» **Problem**: Write the next passage of the paper on human resource management and the changing workplace below, starting after its final sentence.

» **Selection**:
+ + +

Thesis Statement: Advances in technology along with shifts in the nations’ social structure heavily impact the workplace environment, creating a need for new management models in Human Resources.
I. The Changing Workplace
A. An Historical Perspective of Jobs in America
B. Jobs in the 21st Century
II. Identifying Corporate Needs
A. The Emergence of Human Resource Management as a Component of General Management.
B. Corporate Expectations
III. Developing Human Resource Policy
A. What HRM Professionals Have to Say
IV. Identifying Worker Needs
A. Family VS Work
B. The Working Environment
C. Benefits and Compensation
V. Where to From Here? - HRM Models for Innovation
A. Motivation Theory
B. Alternate Work Systems - a Comparrison Table
This paper is written from the perspective that Human Resource Management (HRM) practices are continually evolving to meet the changes of dynamic work environments. New technologies, increasingly rapid exchanges of information, social paradigm shifts and the restructuring of family systems contribute heavily to the need to find and apply methods of HRM that meet the needs of industry, workers and consumers. To do so effectively, vision and creativity are required in addition to on-going awareness of the bottom line.

+ + +

» **Data supplied**:
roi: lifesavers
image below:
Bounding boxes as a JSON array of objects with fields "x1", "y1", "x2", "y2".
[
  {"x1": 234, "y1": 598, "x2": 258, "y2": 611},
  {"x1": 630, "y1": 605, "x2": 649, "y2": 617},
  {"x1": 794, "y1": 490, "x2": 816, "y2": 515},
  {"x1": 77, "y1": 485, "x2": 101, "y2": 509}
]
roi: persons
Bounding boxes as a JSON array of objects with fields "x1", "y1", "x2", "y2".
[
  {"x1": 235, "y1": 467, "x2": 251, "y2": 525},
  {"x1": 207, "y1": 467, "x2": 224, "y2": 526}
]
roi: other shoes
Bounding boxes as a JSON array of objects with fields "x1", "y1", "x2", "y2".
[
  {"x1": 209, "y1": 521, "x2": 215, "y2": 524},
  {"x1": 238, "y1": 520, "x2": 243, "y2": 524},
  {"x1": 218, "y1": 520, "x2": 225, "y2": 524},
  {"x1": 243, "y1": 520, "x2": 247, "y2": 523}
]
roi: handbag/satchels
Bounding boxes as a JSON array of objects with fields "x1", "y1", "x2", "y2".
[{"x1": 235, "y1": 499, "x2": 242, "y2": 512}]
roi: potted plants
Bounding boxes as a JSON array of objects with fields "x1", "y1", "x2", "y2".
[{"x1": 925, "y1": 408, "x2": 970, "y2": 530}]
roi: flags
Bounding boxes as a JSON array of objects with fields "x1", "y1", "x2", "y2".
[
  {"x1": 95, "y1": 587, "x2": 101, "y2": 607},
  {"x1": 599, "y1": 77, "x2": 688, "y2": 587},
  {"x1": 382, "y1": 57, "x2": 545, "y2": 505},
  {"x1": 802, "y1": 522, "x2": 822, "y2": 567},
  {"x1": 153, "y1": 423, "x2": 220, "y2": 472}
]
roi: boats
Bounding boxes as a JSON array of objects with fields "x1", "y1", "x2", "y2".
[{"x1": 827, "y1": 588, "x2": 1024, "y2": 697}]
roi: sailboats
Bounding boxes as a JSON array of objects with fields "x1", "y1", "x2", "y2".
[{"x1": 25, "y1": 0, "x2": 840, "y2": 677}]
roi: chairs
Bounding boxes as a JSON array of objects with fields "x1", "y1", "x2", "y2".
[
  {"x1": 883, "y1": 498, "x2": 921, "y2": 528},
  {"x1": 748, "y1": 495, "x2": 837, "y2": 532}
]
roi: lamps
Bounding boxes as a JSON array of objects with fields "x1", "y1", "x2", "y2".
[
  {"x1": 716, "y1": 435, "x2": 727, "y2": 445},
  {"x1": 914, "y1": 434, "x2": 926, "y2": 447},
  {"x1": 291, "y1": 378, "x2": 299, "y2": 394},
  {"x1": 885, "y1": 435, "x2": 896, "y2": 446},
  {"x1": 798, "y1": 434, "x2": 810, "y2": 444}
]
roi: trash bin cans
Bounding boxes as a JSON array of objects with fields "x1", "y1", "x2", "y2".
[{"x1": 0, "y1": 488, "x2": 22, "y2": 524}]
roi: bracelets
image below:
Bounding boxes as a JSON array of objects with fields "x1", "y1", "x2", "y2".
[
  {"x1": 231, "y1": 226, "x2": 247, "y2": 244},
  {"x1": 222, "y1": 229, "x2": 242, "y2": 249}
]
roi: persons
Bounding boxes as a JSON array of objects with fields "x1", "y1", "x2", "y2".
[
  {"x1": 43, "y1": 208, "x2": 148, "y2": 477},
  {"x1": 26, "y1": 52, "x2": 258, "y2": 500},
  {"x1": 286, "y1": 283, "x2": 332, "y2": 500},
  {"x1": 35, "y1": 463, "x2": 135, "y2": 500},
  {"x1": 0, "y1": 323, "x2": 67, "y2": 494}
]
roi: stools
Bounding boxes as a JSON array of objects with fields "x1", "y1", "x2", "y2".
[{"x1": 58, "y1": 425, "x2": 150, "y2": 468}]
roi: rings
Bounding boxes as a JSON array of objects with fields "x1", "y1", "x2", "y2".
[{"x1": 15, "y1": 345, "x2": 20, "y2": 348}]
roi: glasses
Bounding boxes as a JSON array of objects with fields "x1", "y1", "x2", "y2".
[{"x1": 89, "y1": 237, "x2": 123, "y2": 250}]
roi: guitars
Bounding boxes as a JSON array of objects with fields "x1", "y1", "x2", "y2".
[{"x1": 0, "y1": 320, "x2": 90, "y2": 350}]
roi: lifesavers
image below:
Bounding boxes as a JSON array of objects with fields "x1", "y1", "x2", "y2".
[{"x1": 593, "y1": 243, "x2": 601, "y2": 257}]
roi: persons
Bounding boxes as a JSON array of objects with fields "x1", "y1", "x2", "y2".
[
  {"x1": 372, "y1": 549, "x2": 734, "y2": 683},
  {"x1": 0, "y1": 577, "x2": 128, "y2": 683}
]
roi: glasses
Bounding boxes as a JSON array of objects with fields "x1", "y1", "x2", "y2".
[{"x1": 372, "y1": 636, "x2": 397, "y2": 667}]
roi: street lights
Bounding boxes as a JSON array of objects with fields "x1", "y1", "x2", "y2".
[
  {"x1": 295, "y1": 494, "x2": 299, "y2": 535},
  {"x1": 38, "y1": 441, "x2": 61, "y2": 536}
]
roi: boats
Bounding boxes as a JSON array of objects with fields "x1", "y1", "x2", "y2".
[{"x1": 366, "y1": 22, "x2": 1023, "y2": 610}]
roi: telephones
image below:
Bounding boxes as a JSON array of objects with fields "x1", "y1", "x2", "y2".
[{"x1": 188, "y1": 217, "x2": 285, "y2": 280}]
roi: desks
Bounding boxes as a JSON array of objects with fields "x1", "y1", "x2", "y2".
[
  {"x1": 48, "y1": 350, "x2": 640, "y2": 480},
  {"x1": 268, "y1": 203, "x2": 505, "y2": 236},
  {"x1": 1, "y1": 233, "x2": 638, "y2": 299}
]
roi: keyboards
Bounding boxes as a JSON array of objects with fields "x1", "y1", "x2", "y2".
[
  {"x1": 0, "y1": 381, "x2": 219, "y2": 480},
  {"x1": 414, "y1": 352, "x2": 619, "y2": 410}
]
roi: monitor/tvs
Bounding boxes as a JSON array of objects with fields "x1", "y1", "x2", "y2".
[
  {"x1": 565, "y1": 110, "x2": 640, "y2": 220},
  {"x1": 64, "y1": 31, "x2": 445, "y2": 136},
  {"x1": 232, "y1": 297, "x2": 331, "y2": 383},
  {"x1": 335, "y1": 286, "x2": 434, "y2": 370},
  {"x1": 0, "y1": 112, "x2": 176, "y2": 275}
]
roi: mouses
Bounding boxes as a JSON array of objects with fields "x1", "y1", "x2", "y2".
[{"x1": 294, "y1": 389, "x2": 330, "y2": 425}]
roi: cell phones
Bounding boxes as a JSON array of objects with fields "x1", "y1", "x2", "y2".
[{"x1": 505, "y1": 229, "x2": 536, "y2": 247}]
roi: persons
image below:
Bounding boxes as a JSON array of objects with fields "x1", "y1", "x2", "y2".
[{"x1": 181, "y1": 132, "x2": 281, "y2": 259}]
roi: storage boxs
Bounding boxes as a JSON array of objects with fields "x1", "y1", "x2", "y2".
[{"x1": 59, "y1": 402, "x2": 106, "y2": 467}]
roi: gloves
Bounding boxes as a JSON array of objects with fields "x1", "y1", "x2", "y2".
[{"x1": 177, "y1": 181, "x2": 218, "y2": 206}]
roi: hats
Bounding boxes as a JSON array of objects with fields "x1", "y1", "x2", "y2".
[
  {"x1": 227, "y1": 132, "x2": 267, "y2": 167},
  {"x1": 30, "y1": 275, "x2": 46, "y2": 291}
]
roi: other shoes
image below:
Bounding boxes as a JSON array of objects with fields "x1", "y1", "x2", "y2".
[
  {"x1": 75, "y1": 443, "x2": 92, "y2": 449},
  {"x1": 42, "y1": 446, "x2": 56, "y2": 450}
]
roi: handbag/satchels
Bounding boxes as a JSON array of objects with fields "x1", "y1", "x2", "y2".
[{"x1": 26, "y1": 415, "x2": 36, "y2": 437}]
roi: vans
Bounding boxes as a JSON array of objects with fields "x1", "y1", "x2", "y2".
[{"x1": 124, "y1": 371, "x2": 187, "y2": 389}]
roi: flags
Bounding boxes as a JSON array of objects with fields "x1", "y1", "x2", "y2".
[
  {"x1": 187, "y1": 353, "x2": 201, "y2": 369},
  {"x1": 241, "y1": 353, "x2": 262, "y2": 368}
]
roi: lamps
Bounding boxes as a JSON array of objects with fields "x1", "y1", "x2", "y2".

+ + +

» **Final result**:
The Changing Workplace
At the opening of the 20th century, the majority of jobs in America were held in two areas, agriculture and industry. Population distribution tables for that time demonstrate that most of the nation inhabited rural areas rather than urban areas. This continued to be the trend up until WWII, when men left the country to fight and women left rural America to fill factory jobs as their contribution to the war effort. This movement was the beginning of nationwide workplace and societal changes that have accelerated during the last half of the 20th century.
The move from rural to suburban environments changed the way we did business as a nation. Where extended families resided in and supported each other in culturally defined rural settings, nuclear families found themselves alone in homogenous neighborhoods. (1) This created a demand for goods and services that were formerly provided by extended family and community members, opening up new markets and creating jobs. It also created the need to recognize the management of workers as a separate and formal discipline.
As we move into the 21st century we can trace our nations’ business growth over the last 100 years. We moved from an agrarian base to an industrial one. By the mid-50s’ the majority of jobs were found in factories. Manufacturing suffered heavy blows during the late 60’s and early seventies and was displaced by the service industry. With the closing of the 20th century those services have become increasingly technological.
Surviving those changes requires adaptation, not only...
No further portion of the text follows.